9. Hâmisen: Mistar-ı kader üstünde kalem-i kudretiyle yazılan mektubat-ı Rabbâniyeyi…
On Birinci Söz’ün mütalaasına kaldığımız yerden devam ediyoruz:
Hâmisen: Mistar-ı kader üstünde kalem-i kudretiyle yazılan mektubat-ı Rabbâniyeyi mütalaa makamında, tefekkür ve istihsan vazifesine başladılar. (11. Söz)
“Mistar-ı kader” tabiri mecaz bir ifadedir.
Mistar: Yazı yazarken satırları doğru gösterebilmek için, lazım olan çizgileri çizmeye yarayan alettir.
Mistar-ı kader: Kader defterinin çizgileri manasında mecaz bir ifadedir.
Bu çizgiler üstünde, kudret kalemi işlemiş ve her bir mahluk âdeta Rabbanî bir kitap hükmüne getirilmiştir.

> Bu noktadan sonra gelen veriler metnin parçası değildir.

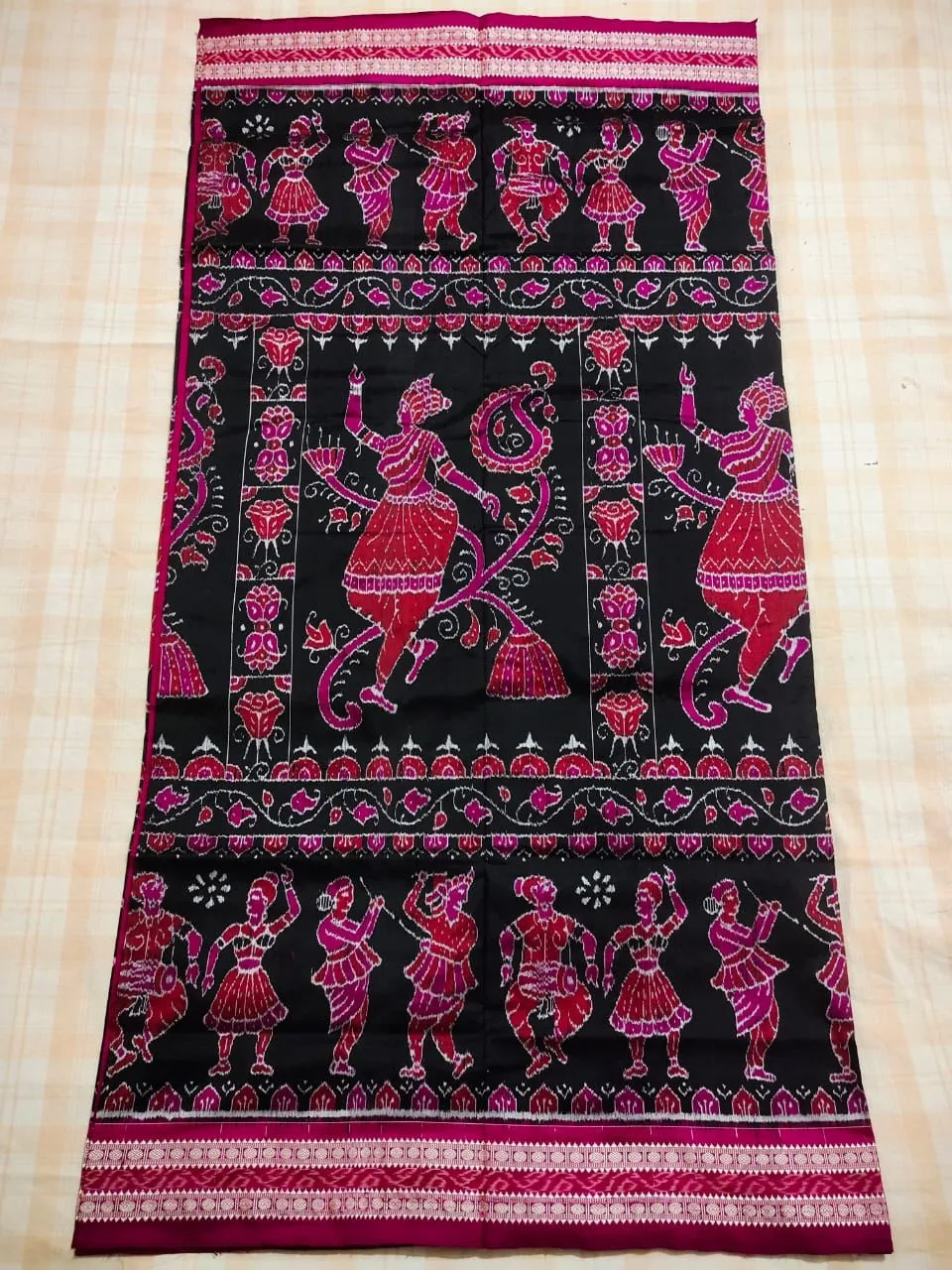 Sambalpuri Dancer Pallu Pure Silk Saree thumbnail 4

Bu Rabbanî kitaplarda da Cenab-ı Hakk’ın esmâ-i hüsnası ve sıfat-ı ulyâsı yazılmıştır.
Bu makamda insanın vazifesi şudur:
– Rabbanî kitaplar hükmündeki mahlukatı -Allah hesabına- mütalaa etmek,
– Bu mütalaa neticesinde, o kitaplarda yazılmış olan esmâ-i hüsnayı ve sıfat-ı ulyâyı tefekkür etmek,
– Bu tefekkür ile de istihsan vazifesini eda etmek.
İstihsan: Beğenmek ve güzel bulmak demektir.
İstihsan vazifesi: Her biri birer mektubat-ı Rabbanî ve kaside-i İlahî hükmünde olan mahlukatı beğenmek ve o mektuplarda yazılı olan esmâ-i hüsna ve sıfat-ı ulyâyı güzel bulmaktır. Yani bir çiçeğe mana-yı harfî ile bakarak “Ne güzel yapılmış!” demek ve o çiçekte tecelli eden esmâ-i İlahînin güzelliğini ikrar ve tasdik etmektir.